### Exercise input
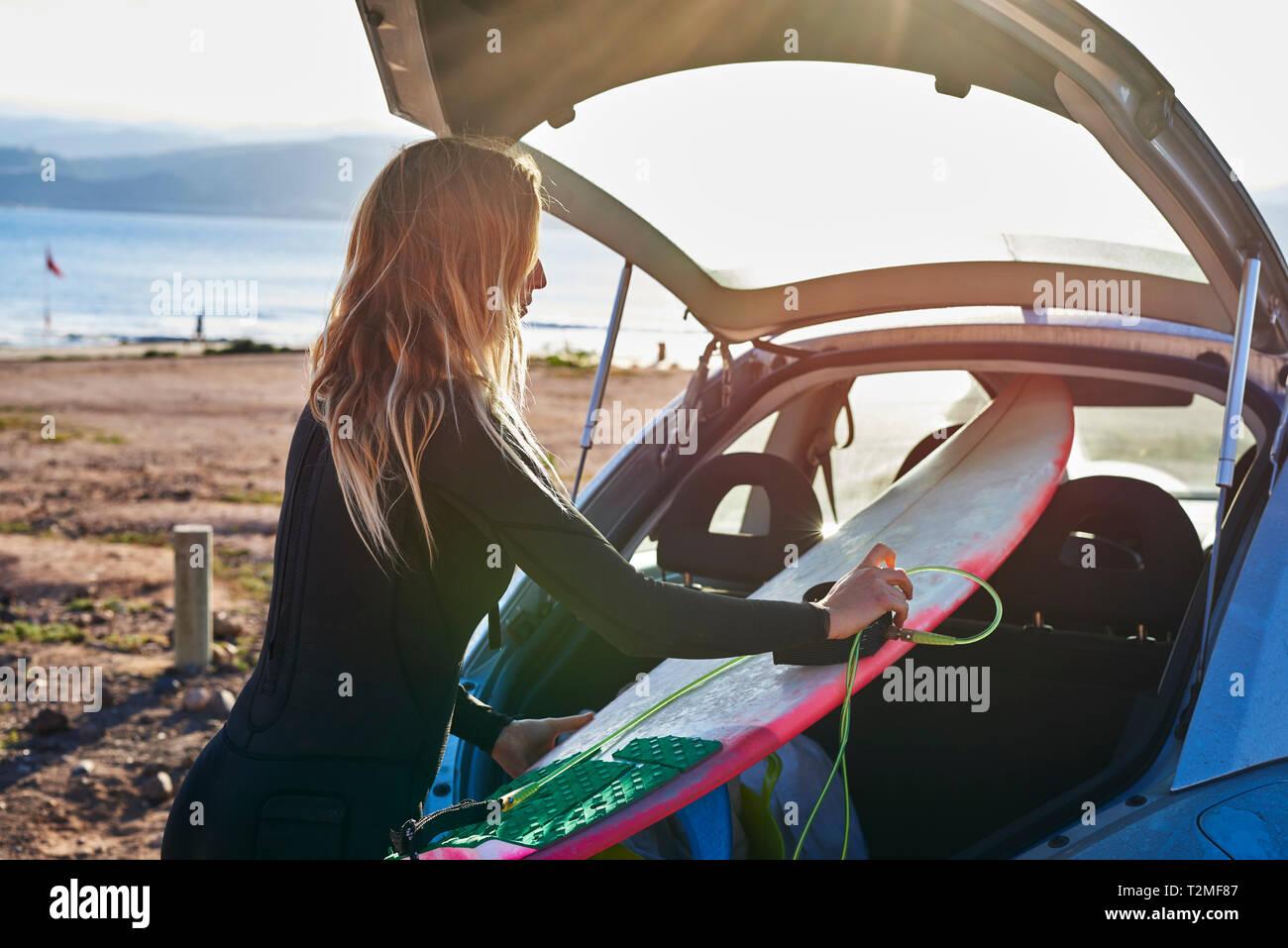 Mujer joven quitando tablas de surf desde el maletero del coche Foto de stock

--

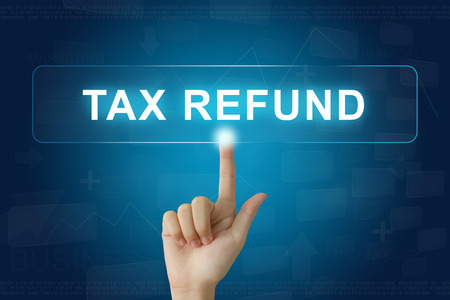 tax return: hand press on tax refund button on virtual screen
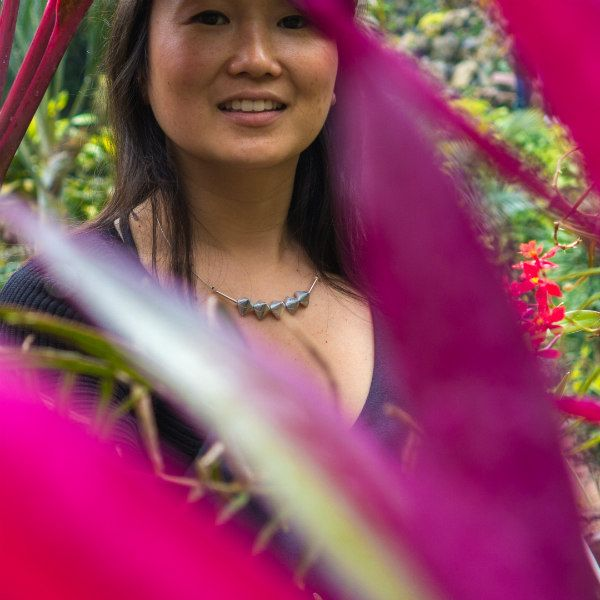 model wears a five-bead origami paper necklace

### Task requirements
Those lines of the records above that run from the one containing "tax return: hand" through the one containing "model wears a" should be returned exactly, with no pictures among them.

### Response area
 tax return: hand press on tax refund button on virtual screen
 model wears a five-bead origami paper necklace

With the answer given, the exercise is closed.